=== Begin Enclosure ===

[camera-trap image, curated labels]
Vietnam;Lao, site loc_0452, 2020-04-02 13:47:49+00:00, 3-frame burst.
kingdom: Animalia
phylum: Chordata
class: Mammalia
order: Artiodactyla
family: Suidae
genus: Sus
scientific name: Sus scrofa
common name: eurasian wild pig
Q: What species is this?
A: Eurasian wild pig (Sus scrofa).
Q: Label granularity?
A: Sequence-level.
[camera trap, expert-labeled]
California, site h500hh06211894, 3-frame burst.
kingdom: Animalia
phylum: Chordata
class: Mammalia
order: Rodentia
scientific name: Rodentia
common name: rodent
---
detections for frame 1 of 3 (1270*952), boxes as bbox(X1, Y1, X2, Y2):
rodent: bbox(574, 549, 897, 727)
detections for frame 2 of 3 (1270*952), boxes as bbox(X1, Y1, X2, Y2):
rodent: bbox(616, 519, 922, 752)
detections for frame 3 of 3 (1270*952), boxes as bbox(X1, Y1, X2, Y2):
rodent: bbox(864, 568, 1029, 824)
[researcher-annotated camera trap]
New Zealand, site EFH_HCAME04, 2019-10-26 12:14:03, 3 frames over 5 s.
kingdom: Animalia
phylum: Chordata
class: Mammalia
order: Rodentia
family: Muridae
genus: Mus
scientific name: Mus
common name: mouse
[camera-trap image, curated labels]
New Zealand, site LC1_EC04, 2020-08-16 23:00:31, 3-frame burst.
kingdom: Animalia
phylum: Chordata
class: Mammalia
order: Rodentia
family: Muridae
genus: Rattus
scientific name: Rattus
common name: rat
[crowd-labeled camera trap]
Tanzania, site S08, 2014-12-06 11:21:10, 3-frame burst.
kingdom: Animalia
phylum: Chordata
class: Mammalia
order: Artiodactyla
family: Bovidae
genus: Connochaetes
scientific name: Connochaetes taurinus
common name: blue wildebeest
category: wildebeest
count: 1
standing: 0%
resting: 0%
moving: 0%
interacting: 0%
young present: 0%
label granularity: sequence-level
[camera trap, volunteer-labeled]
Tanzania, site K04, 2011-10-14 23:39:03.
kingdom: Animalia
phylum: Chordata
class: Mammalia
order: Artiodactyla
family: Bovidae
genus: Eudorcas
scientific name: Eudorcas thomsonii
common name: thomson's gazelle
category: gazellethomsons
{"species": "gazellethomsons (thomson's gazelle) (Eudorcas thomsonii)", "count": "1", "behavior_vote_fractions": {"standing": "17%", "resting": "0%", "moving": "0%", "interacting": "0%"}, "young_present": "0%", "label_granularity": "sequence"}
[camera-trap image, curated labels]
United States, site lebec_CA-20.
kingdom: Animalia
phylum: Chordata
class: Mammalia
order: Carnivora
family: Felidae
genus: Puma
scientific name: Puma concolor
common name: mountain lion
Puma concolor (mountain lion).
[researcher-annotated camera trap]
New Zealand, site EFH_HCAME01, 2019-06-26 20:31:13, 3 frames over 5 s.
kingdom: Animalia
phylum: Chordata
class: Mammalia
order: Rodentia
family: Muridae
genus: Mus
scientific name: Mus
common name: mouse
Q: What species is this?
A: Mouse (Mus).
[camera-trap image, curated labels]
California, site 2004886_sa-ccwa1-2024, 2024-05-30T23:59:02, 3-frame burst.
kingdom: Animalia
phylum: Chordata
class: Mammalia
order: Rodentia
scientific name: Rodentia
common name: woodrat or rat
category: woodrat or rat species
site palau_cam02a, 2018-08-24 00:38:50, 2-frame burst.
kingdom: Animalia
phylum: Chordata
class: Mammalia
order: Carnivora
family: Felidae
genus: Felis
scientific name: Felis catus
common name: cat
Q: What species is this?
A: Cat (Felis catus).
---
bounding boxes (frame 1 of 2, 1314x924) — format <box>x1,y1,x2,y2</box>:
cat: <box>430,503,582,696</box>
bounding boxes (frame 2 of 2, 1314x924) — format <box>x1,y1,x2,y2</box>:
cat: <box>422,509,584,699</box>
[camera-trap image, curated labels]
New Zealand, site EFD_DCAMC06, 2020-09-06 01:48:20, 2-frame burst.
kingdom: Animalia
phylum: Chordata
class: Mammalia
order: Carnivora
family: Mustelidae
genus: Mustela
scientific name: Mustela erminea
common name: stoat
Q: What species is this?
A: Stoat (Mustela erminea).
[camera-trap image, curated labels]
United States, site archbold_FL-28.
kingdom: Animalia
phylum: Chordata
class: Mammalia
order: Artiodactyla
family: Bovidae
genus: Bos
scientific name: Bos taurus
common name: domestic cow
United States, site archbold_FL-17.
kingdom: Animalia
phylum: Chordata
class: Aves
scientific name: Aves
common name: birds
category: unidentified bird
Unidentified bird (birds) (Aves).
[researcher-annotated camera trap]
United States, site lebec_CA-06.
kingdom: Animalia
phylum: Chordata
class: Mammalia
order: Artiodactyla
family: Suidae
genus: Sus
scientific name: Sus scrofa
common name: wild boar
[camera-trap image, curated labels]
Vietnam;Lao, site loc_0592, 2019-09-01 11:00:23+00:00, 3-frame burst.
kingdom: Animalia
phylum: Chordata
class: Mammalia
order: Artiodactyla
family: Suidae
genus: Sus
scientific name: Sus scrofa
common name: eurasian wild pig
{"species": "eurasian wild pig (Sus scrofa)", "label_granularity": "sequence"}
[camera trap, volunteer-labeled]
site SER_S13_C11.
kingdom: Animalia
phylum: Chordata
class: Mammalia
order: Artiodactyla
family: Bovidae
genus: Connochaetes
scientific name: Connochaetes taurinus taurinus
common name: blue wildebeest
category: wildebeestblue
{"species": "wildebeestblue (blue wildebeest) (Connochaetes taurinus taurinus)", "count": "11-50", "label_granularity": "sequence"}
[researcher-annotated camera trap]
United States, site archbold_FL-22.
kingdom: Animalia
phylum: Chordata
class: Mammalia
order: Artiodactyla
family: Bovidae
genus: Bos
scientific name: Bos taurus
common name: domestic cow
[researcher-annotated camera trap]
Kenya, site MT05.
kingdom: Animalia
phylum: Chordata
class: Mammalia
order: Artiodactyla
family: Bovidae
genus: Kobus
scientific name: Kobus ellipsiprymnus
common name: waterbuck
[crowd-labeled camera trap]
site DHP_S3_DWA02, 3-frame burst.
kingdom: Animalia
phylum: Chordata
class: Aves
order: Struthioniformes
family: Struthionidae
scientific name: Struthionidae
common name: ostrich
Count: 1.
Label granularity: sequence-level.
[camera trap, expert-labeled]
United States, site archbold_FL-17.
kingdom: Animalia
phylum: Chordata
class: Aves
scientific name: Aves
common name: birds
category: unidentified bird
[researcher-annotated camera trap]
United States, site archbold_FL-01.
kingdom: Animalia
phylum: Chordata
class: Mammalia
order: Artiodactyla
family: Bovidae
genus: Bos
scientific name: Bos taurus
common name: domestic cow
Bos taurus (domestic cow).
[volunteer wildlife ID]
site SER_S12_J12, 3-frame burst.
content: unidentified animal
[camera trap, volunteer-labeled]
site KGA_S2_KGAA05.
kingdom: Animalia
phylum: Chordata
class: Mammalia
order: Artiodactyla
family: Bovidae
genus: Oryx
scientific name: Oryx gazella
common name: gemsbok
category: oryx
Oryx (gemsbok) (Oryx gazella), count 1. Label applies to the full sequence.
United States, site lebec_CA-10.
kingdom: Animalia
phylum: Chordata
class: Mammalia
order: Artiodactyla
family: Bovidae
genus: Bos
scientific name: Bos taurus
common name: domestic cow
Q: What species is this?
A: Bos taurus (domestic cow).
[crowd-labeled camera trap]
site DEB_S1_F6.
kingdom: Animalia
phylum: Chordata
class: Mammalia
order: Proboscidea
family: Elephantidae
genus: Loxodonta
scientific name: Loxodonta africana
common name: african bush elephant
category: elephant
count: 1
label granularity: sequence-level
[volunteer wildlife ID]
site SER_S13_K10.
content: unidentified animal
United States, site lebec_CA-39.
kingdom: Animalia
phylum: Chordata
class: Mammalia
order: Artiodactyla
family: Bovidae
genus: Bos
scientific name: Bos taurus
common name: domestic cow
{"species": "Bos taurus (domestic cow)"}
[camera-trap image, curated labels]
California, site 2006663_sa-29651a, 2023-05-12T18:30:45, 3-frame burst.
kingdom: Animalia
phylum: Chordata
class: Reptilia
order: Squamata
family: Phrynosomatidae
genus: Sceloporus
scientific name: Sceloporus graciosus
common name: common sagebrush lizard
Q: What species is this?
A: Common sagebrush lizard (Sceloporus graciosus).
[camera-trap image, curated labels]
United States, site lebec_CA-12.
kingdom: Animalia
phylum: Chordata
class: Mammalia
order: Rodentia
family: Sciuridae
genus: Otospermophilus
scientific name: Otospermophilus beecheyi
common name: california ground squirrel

=== End Enclosure ===

### Task goal
Using the word "resting" as the filter, copy each matching line from the material.

### Result of the task
resting: 0%
{"species": "gazellethomsons (thomson's gazelle) (Eudorcas thomsonii)", "count": "1", "behavior_vote_fractions": {"standing": "17%", "resting": "0%", "moving": "0%", "interacting": "0%"}, "young_present": "0%", "label_granularity": "sequence"}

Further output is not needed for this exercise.